Render the stretch from the line containing "Which among the items" through the end of the rows below as a Markdown table with two columns, Number and Text. Put one line in each table row, number the lines in order, and leave out blank lines.
☆ ☆ ☆ ☆
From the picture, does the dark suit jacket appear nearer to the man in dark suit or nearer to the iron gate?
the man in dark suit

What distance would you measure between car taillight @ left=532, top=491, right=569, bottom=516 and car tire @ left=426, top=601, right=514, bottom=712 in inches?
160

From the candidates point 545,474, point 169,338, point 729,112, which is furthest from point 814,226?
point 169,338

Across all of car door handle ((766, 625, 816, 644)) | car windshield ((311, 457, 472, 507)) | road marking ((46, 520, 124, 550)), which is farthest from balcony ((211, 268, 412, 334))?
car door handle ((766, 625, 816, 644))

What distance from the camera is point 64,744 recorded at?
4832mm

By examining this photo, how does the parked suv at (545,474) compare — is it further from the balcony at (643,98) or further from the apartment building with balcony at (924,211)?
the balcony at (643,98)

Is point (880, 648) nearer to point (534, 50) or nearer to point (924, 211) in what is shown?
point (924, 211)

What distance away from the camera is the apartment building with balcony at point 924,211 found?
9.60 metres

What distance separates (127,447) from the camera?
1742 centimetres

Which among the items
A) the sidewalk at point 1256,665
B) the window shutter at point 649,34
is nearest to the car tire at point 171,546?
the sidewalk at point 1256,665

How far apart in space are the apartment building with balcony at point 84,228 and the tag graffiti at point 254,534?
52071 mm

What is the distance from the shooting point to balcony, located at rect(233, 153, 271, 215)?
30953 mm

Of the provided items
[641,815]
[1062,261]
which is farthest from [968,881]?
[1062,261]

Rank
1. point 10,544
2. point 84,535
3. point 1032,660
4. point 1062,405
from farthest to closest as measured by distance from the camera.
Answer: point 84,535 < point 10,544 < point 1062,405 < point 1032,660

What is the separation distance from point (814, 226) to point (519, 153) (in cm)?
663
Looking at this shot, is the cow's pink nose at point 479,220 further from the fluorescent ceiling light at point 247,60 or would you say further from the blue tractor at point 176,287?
☆ ☆ ☆ ☆
[Exercise answer]:
| Number | Text |
|---|---|
| 1 | Which among the items |
| 2 | A) the sidewalk at point 1256,665 |
| 3 | B) the window shutter at point 649,34 |
| 4 | is nearest to the car tire at point 171,546? |
| 5 | the sidewalk at point 1256,665 |
| 6 | How far apart in space are the apartment building with balcony at point 84,228 and the tag graffiti at point 254,534? |
| 7 | 52071 mm |
| 8 | What is the distance from the shooting point to balcony, located at rect(233, 153, 271, 215)? |
| 9 | 30953 mm |
| 10 | Of the provided items |
| 11 | [641,815] |
| 12 | [1062,261] |
| 13 | which is farthest from [968,881]? |
| 14 | [1062,261] |
| 15 | Rank |
| 16 | 1. point 10,544 |
| 17 | 2. point 84,535 |
| 18 | 3. point 1032,660 |
| 19 | 4. point 1062,405 |
| 20 | from farthest to closest as measured by distance from the camera. |
| 21 | Answer: point 84,535 < point 10,544 < point 1062,405 < point 1032,660 |
| 22 | What is the separation distance from point (814, 226) to point (519, 153) (in cm)? |
| 23 | 663 |
| 24 | Looking at this shot, is the cow's pink nose at point 479,220 further from the fluorescent ceiling light at point 247,60 or would you say further from the blue tractor at point 176,287? |